城に戻って簡単な昼食を摂ってから今度は魚釣りに出発だ。
「ミロ様、お供いたしましょうか。」
「いや、二人でのんびりと行って来る。 さして遠いわけでもないからな。 マスをたくさん釣って帰ってくると厨房に言っておいてくれ。」
かしこまったバザンに見送られて城を出ると森番の家に寄り、釣り道具一式を借り出した。 赤ら顔の森番は子だくさんで、気の良さそうなおかみさんのエプロンの回りには何人もの子供達がまとわりついて、びっくりした目で二人を見上げている。

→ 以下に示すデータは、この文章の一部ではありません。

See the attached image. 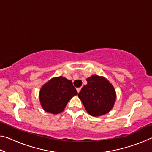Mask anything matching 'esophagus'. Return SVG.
Masks as SVG:
<instances>
[{
	"instance_id": "obj_1",
	"label": "esophagus",
	"mask_w": 152,
	"mask_h": 152,
	"mask_svg": "<svg viewBox=\"0 0 152 152\" xmlns=\"http://www.w3.org/2000/svg\"><path fill=\"white\" fill-rule=\"evenodd\" d=\"M76 90H77V92H78V93H79L80 91V90H81V88H78Z\"/></svg>"
}]
</instances>
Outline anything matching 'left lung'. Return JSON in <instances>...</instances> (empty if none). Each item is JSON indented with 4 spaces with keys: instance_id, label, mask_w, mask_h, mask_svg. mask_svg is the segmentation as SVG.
Instances as JSON below:
<instances>
[{
    "instance_id": "left-lung-1",
    "label": "left lung",
    "mask_w": 152,
    "mask_h": 152,
    "mask_svg": "<svg viewBox=\"0 0 152 152\" xmlns=\"http://www.w3.org/2000/svg\"><path fill=\"white\" fill-rule=\"evenodd\" d=\"M78 96L89 115L99 117L107 114L114 106L116 92L114 87L104 77L92 75L86 79Z\"/></svg>"
}]
</instances>
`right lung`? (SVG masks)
Returning a JSON list of instances; mask_svg holds the SVG:
<instances>
[{
    "instance_id": "add662e5",
    "label": "right lung",
    "mask_w": 152,
    "mask_h": 152,
    "mask_svg": "<svg viewBox=\"0 0 152 152\" xmlns=\"http://www.w3.org/2000/svg\"><path fill=\"white\" fill-rule=\"evenodd\" d=\"M77 94L71 80L63 76L55 77L46 82L41 88V105L45 111L58 114L63 111L68 101Z\"/></svg>"
}]
</instances>
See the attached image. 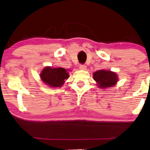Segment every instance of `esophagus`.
Returning a JSON list of instances; mask_svg holds the SVG:
<instances>
[{"mask_svg": "<svg viewBox=\"0 0 150 150\" xmlns=\"http://www.w3.org/2000/svg\"><path fill=\"white\" fill-rule=\"evenodd\" d=\"M79 68L82 69V70H85V69H87V66L84 64H81L79 65Z\"/></svg>", "mask_w": 150, "mask_h": 150, "instance_id": "1", "label": "esophagus"}]
</instances>
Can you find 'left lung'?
I'll use <instances>...</instances> for the list:
<instances>
[{
	"label": "left lung",
	"instance_id": "obj_1",
	"mask_svg": "<svg viewBox=\"0 0 150 150\" xmlns=\"http://www.w3.org/2000/svg\"><path fill=\"white\" fill-rule=\"evenodd\" d=\"M93 79L101 88L114 86L117 82V76L115 72L107 70H99L93 74Z\"/></svg>",
	"mask_w": 150,
	"mask_h": 150
}]
</instances>
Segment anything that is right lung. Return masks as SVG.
Listing matches in <instances>:
<instances>
[{
    "label": "right lung",
    "instance_id": "right-lung-1",
    "mask_svg": "<svg viewBox=\"0 0 150 150\" xmlns=\"http://www.w3.org/2000/svg\"><path fill=\"white\" fill-rule=\"evenodd\" d=\"M40 76L42 81L50 87H59L63 85L65 79H68L69 74L66 69L62 67L52 68L47 67L43 69Z\"/></svg>",
    "mask_w": 150,
    "mask_h": 150
}]
</instances>
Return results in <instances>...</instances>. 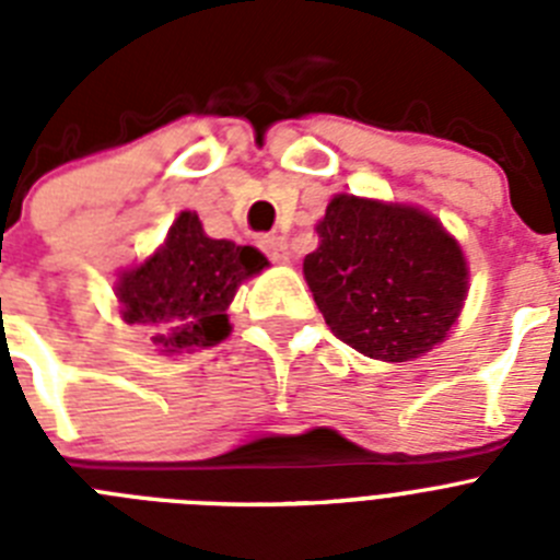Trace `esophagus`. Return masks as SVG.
<instances>
[{
	"mask_svg": "<svg viewBox=\"0 0 560 560\" xmlns=\"http://www.w3.org/2000/svg\"><path fill=\"white\" fill-rule=\"evenodd\" d=\"M260 249L269 255V260H275V264H289V241H285L283 235H266L260 237Z\"/></svg>",
	"mask_w": 560,
	"mask_h": 560,
	"instance_id": "34e87169",
	"label": "esophagus"
}]
</instances>
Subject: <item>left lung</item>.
Returning <instances> with one entry per match:
<instances>
[{
  "label": "left lung",
  "instance_id": "1",
  "mask_svg": "<svg viewBox=\"0 0 560 560\" xmlns=\"http://www.w3.org/2000/svg\"><path fill=\"white\" fill-rule=\"evenodd\" d=\"M316 235L303 275L336 339L381 361H412L446 339L468 264L434 215L339 192Z\"/></svg>",
  "mask_w": 560,
  "mask_h": 560
}]
</instances>
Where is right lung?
Masks as SVG:
<instances>
[{
    "instance_id": "add662e5",
    "label": "right lung",
    "mask_w": 560,
    "mask_h": 560,
    "mask_svg": "<svg viewBox=\"0 0 560 560\" xmlns=\"http://www.w3.org/2000/svg\"><path fill=\"white\" fill-rule=\"evenodd\" d=\"M269 266L255 246L215 241L199 215L179 212L165 244L117 280V303L128 325H153L160 353L212 348L230 336L226 308L237 285Z\"/></svg>"
}]
</instances>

「ニジマスでしたら二番瀬の辺りにたくさん群れておりましたですよ、ミロ様。 はい、 あそこならすぐに釣れますです。」
「そいつはいいな!」
森番夫婦と子供たちに手を振って別れるとミロは厩舎の横の道を北に向って歩き出した。
「北の森を斜めに横切って川が流れてるが、ニジマスは流れの速い渓流に住む。 生きているニジマスを見たことはないだろう? とてもきれいな魚だ。」
「料理されて皿に乗ってくるのしか見たことがない。 ニジマスっていうことは虹色をしてるから?」
「truite arc-en-ciel トリュイット・アルカンシエルという名前は、繁殖期のオスがきれいな虹色になることからついたんだろうな。 ムニエルなんかにするとさすがにわからないが、釣ったばかりのはニジマスはそれはきれいだ! 早く見せたいね!」
厩舎では馬たちにブラシを掛けるのに余念がない。 ポムがいなないたのに気付いたミロがちょっと戻って鼻づらを撫でてやると嬉しそうにして前足で地面をかいている。 ヌーベル・ネージュも早くも乗り手を覚えたようで、カミュがなでると顔をすり寄せてきた。

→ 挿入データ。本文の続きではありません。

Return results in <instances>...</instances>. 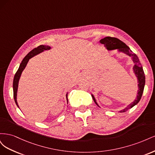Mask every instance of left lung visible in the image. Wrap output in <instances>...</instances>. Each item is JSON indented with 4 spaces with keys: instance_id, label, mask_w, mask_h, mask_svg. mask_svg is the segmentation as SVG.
I'll use <instances>...</instances> for the list:
<instances>
[{
    "instance_id": "1",
    "label": "left lung",
    "mask_w": 155,
    "mask_h": 155,
    "mask_svg": "<svg viewBox=\"0 0 155 155\" xmlns=\"http://www.w3.org/2000/svg\"><path fill=\"white\" fill-rule=\"evenodd\" d=\"M100 43L101 44H104L107 48V50H112L118 49L119 51H122L123 53L125 54L132 58L133 62L134 63V66L133 67L134 72L136 75V76L138 78V95L136 99L133 103H131L130 105H129L125 109L120 110V112H124L127 110L130 109V108L133 107L134 105H137L138 103L140 101V99H141L142 94L143 92L145 83V74L143 72V68L142 67V64L140 62V60L138 58V56L136 55L134 53H133L132 51L130 50L128 46H127L124 42L120 41V39L116 38V37H106L105 38L102 39L100 40ZM92 97L93 98V100L94 101L95 104L97 105V102L95 100L94 97L92 94Z\"/></svg>"
}]
</instances>
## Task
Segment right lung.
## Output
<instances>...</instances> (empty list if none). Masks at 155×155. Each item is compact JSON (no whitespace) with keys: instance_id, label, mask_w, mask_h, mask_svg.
Segmentation results:
<instances>
[{"instance_id":"obj_1","label":"right lung","mask_w":155,"mask_h":155,"mask_svg":"<svg viewBox=\"0 0 155 155\" xmlns=\"http://www.w3.org/2000/svg\"><path fill=\"white\" fill-rule=\"evenodd\" d=\"M51 48L49 46H45V45H40L38 47L35 48L34 49H33L31 51H30V52L28 54L25 58L23 59L21 63L20 64V66L18 69L17 70V72L15 74V76H14L13 78V97H14V100H15V104L18 107V105L17 104V89H18V81H19V79L21 78V74L26 66V64L28 62V61L30 58H31L34 56L40 54L42 51H43L44 50H50ZM68 94H67V99L68 101Z\"/></svg>"}]
</instances>
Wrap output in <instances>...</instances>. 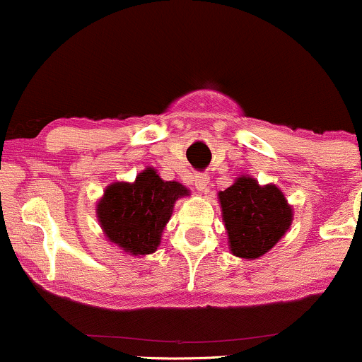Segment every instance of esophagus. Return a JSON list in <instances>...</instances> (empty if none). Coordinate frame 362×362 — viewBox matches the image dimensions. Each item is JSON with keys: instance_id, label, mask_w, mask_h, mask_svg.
<instances>
[{"instance_id": "obj_1", "label": "esophagus", "mask_w": 362, "mask_h": 362, "mask_svg": "<svg viewBox=\"0 0 362 362\" xmlns=\"http://www.w3.org/2000/svg\"><path fill=\"white\" fill-rule=\"evenodd\" d=\"M207 184H209V177H207L206 173H197V175H195V189L202 192V190L207 189Z\"/></svg>"}]
</instances>
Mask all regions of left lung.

「あと一週間もすれば自由に駆け回れるようになるだろう。 遠乗りもいいものだ。」
手を振って馬から離れると、乗ってほしいとばかりにいなないた。

徒歩で森に入るとさっきとは違ったものが目に入る。
「ああ、ここにある!」
しばらく歩いているとミロが歓声を上げた。
「ほら、ジロールだ、こんなにたくさんあるぜ!」
それはアルベール邸でもしばしば食卓にのぼるキノコで、夏を代表する森の味覚なのだ。 明るいオレンジ色が森の中ではよく目立つ。
「ふうん、こんなふうに生えるものなのか!」
「今から取ると鮮度が落ちる。 場所を覚えておいて帰りに取っていこう。」
すぐそばの枝を折り取ったミロが小道の真ん中に横向きに置いた。 枝先がジロールのある場所を指し示すようになっている。

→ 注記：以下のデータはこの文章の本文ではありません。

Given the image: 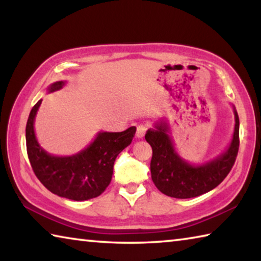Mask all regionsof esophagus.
Returning <instances> with one entry per match:
<instances>
[{
	"mask_svg": "<svg viewBox=\"0 0 261 261\" xmlns=\"http://www.w3.org/2000/svg\"><path fill=\"white\" fill-rule=\"evenodd\" d=\"M146 130H147V127H146V125H138V127H137V132H136V137L138 139H141L143 138V137L145 136V134H146Z\"/></svg>",
	"mask_w": 261,
	"mask_h": 261,
	"instance_id": "34e87169",
	"label": "esophagus"
}]
</instances>
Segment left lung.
<instances>
[{
  "mask_svg": "<svg viewBox=\"0 0 261 261\" xmlns=\"http://www.w3.org/2000/svg\"><path fill=\"white\" fill-rule=\"evenodd\" d=\"M235 126L230 144L222 154L200 165H193L179 155L170 137L166 118L148 129L145 139L151 145L153 155L151 175L155 187L166 196L187 199L211 191L227 177L235 163L240 147V120L235 107Z\"/></svg>",
  "mask_w": 261,
  "mask_h": 261,
  "instance_id": "1",
  "label": "left lung"
}]
</instances>
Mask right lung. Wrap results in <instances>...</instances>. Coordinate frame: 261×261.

「なるほど! これならすぐわかる! 森の中はどこも同じように見えるから、どうやって覚えておくのかと思った。 なんていい考えだ!」
カミュがいかにも感心したような目で見るのがミロにはどうにも面映い。

   こんなことは子供でも思いつくんだが、そう誉められても………

手放しで誉められたミロが苦笑しながらカミュを引き寄せた。
「それじゃ、いい考えを思いついたご褒美をもらってもいいかな♪」
「……え」
小道から少し脇に入った木の陰で唇が重ねられる。 丹念な甘い感触がカミュを酔わせ、今夜の予感に震えてしまう。
「ミロ………」
抱き締められた肩越しに森の緑が美しく見えた。